L'absence de Conseil pouvant se déduire en droit interne de l' article 166 du Code de procédure pénale n'a été que temporaire et limitée à cet acte de procédure et n'apparait pas avoir compromis irrémédiablement le caractère équitable du procès, en l'absence de toute déclaration de nature incriminante de l'inculpé lors de son interrogatoire de première comparution, en l'état des garanties procédurales prévues par le Code de procédure pénale et des facultés d'interventions propres à son conseil dont il a pu ou pourrait bénéficier durant l'instruction (accès au dossier, obtention de la copie des pièces, préparation de sa défense, consultations avec son client, demandes d'actes d'instruction, requêtes en nullité).

(en matière pénale)

(Chambre du Conseil)

La Cour,

Après débats à l'audience non publique du 7 novembre 2019 et en avoir délibéré conformément à la loi ;

La Chambre du conseil statue sur la requête de Maître Thomas GIACCARDI, avocat-défenseur, pour g. F. inculpé, aux fins de nullité d'actes de la procédure d'information.

Considérant les faits suivants :

Le 7 septembre 2016, la société EDMOND DE ROTHSCHILD avait déposé plainte entre les mains du Procureur général contre X du chef d'abus de confiance, mentionnant que dans le courant de l'année 2014, des virements avaient été effectués à partir de comptes clients, dont la gestion était confiée à s. M. au profit de la S.C.I. MONTICELLO, dont elle est actionnaire à parts égales avec son compagnon.

Le 9 septembre 2016, le CRÉDIT SUISSE de Monaco dénonçait auprès de la Sûreté publique des faits d'abus de confiance commis au préjudice de m .ME. client de la banque, dont le compte était débité d'une somme de 509 000 euros par sept virements successifs intervenus entre le 12 novembre 2015 et le 18 août 2016, au bénéfice d'un compte ouvert au nom de la S.C.I. MONTICELLO, dont l'un des bénéficiaires économiques est s. M. gestionnaire de comptes au sein du CRÉDIT SUISSE.

Le même jour m. ME. déposait plainte et mentionnait cinq virements frauduleux pour un montant total de 1 476 300 euros, du 15 octobre 2014 au 23 mars 2015, de son compte ouvert dans les livres de la banque ROTHSCHILD de Monaco, à une époque où s. M. en avait la gestion, et huit virements frauduleux pour un montant total de 562.000 euros du 12 novembre 2015 au 18 juin 2016, de son compte ouvert dans les livres du CRÉDIT SUISSE de Monaco, s. M. étant la gestionnaire de ce compte.

Sur réquisitions du Procureur général en date du 9 septembre 2016, une information judiciaire était ouverte contre X des chefs d'abus de confiance, d'escroquerie et de blanchiment.

Le 10 septembre 2016, j-l.
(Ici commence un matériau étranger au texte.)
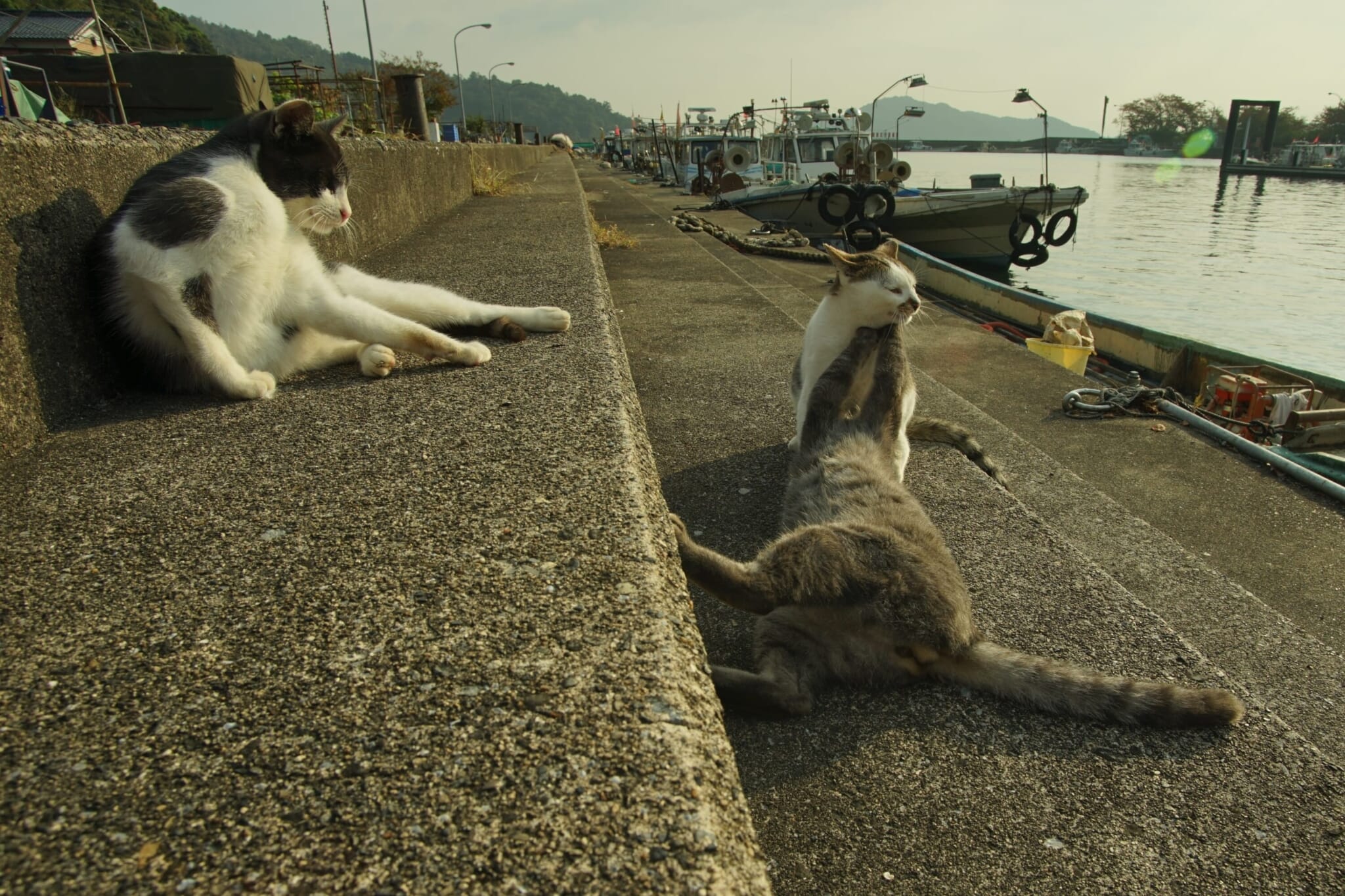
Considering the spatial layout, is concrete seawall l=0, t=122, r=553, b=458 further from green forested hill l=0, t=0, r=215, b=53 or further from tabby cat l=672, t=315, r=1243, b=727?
green forested hill l=0, t=0, r=215, b=53

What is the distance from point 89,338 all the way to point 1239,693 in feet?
11.7

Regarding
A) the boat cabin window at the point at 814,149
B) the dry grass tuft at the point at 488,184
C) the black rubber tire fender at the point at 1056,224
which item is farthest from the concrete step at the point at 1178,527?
the boat cabin window at the point at 814,149

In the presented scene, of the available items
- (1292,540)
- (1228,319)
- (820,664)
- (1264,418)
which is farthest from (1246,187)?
(820,664)

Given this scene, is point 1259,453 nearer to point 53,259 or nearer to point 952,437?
point 952,437

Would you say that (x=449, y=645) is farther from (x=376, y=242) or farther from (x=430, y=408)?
(x=376, y=242)

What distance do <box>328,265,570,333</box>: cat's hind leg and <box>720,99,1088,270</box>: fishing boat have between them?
37.0ft

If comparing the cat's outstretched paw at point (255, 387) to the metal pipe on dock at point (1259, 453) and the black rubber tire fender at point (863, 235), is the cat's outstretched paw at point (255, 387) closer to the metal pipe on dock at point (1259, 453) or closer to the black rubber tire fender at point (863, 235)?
the metal pipe on dock at point (1259, 453)

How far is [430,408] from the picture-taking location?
7.77 ft

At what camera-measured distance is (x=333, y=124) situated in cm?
298

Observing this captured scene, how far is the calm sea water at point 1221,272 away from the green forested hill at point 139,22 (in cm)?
2725

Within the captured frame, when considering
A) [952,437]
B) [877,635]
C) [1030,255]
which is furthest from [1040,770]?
[1030,255]

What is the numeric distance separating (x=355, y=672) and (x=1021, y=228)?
56.6 ft

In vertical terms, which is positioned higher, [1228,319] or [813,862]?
[813,862]

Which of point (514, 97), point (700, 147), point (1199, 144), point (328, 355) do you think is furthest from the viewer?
point (514, 97)
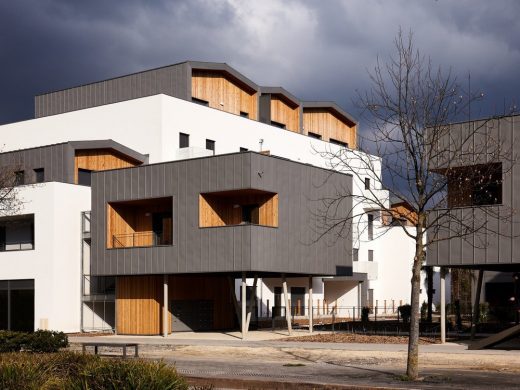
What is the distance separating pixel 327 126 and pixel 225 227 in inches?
1310

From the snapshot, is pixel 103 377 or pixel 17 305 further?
pixel 17 305

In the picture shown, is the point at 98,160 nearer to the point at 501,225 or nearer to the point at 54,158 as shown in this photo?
the point at 54,158

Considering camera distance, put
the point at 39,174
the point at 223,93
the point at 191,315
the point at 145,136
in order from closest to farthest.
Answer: the point at 191,315, the point at 39,174, the point at 145,136, the point at 223,93

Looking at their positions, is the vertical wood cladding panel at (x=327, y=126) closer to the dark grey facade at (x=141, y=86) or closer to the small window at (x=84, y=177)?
the dark grey facade at (x=141, y=86)

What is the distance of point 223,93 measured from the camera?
58156 millimetres

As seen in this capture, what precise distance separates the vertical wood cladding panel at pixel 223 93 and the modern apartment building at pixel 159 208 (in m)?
0.09

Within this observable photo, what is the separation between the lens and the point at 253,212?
3978 centimetres

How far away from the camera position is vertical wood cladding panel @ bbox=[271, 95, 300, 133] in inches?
2494

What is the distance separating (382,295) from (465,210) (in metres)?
41.9

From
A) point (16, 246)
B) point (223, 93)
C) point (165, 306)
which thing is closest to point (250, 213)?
point (165, 306)

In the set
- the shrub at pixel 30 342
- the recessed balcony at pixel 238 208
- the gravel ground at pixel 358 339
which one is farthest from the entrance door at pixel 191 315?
the shrub at pixel 30 342

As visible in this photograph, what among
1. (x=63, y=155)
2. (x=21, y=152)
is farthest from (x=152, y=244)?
(x=21, y=152)

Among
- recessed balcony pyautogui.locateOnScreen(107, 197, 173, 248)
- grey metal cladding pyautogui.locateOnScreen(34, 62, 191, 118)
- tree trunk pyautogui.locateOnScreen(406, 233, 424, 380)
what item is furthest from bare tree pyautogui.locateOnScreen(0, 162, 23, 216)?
tree trunk pyautogui.locateOnScreen(406, 233, 424, 380)

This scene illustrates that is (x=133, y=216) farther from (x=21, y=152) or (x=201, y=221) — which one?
(x=21, y=152)
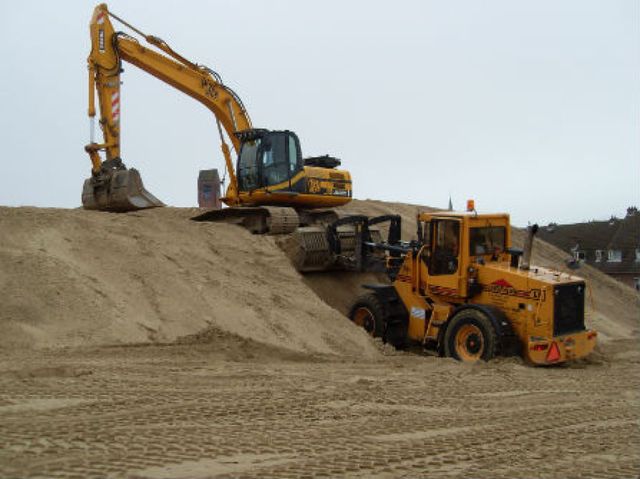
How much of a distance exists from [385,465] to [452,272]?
759 centimetres

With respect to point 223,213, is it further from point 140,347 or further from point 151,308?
point 140,347

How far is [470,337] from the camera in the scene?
11.8 metres

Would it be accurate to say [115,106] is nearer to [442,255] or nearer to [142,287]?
[142,287]

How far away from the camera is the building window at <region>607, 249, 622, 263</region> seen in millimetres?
44938

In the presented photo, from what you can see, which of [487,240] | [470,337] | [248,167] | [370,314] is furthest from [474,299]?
[248,167]

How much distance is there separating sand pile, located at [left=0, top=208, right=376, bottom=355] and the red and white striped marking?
2.87m

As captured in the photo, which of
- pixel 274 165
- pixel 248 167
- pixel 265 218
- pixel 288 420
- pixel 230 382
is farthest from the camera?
pixel 248 167

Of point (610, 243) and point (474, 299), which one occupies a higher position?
point (610, 243)

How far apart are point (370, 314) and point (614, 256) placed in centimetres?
3611

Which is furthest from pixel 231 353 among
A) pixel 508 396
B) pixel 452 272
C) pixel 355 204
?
pixel 355 204

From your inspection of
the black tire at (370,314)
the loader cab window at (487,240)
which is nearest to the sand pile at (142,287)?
the black tire at (370,314)

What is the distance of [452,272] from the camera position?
12.3 metres

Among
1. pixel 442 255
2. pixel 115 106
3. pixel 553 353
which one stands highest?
pixel 115 106

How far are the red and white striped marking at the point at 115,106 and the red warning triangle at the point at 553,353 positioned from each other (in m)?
10.3
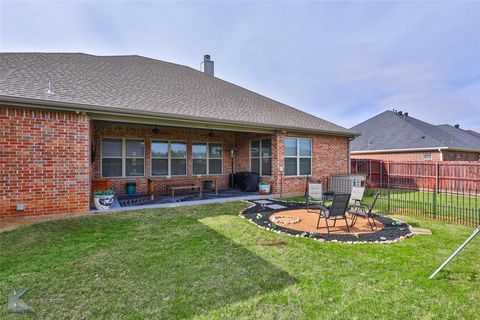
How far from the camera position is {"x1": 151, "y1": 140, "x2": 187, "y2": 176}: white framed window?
10.7 meters

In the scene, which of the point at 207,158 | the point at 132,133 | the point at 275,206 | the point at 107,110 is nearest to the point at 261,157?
the point at 207,158

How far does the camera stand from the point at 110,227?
18.3 feet

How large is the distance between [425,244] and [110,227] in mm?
6601

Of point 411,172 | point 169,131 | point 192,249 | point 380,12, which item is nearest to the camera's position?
point 192,249

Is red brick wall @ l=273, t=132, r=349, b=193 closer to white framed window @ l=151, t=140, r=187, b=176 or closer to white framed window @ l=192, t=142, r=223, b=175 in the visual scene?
white framed window @ l=192, t=142, r=223, b=175

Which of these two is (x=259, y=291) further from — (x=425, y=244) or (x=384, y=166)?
(x=384, y=166)

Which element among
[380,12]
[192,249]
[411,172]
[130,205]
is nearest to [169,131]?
[130,205]

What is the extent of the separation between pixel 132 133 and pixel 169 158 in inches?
73.5

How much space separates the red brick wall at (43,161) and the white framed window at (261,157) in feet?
22.5

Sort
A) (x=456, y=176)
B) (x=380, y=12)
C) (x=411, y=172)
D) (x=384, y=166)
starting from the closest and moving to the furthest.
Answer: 1. (x=380, y=12)
2. (x=411, y=172)
3. (x=456, y=176)
4. (x=384, y=166)

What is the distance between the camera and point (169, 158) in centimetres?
1095

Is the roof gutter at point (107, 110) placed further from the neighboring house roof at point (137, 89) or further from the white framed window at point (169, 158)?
the white framed window at point (169, 158)
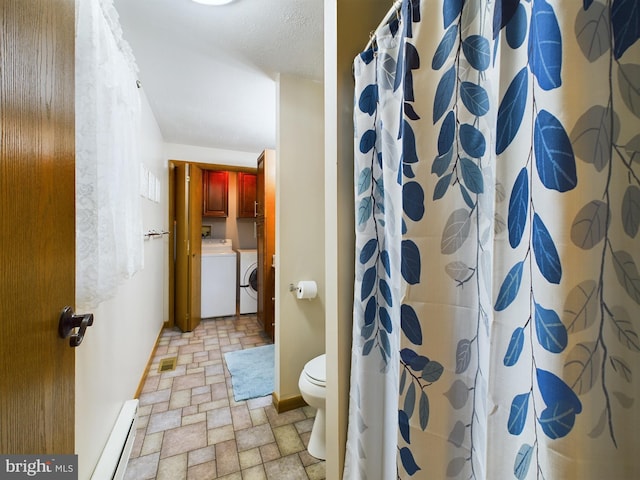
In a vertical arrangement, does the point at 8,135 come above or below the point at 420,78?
below

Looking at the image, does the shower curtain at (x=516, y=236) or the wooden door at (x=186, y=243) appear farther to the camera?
the wooden door at (x=186, y=243)

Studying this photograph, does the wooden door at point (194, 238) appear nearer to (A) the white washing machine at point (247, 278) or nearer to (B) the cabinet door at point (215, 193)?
(B) the cabinet door at point (215, 193)

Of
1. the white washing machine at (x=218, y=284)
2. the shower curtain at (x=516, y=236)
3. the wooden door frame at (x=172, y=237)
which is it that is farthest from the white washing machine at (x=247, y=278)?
the shower curtain at (x=516, y=236)

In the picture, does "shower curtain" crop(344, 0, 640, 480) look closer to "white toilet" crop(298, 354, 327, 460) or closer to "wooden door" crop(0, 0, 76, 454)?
"white toilet" crop(298, 354, 327, 460)

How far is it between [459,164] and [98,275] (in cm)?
120

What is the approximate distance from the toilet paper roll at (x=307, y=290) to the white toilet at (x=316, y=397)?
0.49m

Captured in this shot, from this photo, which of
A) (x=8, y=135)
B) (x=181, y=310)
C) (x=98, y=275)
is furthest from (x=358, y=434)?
(x=181, y=310)

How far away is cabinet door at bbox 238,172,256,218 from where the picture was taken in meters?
4.00

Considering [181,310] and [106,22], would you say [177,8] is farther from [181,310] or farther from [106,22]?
[181,310]

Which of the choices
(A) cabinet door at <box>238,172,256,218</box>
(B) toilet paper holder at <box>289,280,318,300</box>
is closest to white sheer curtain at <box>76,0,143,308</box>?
(B) toilet paper holder at <box>289,280,318,300</box>

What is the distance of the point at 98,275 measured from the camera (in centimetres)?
95

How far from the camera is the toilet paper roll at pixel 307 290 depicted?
193 cm

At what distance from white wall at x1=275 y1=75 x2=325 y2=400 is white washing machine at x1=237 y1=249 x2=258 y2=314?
2019mm

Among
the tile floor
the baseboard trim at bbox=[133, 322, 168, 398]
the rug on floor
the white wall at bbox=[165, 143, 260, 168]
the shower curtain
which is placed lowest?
the tile floor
C. déposait plainte entre les mains du Procureur général des chefs d'abus de confiance et de faux, invoquant notamment huit virements effectués de son compte bancaire personnel au crédit du compte de la S.C.I. MONTICELLO, d'octobre 2013 à mai 2015 pour une somme totale de 706 000 euros, et treize virements effectués de son compte personnel au profit de divers bénéficiaires de juillet 2014 à juin 2015 pour un montant de 1 321 045,58 euros, tandis que dans cette même période son compte était crédité d'une somme totale de 1 266 000 euros par virements successifs inexpliqués.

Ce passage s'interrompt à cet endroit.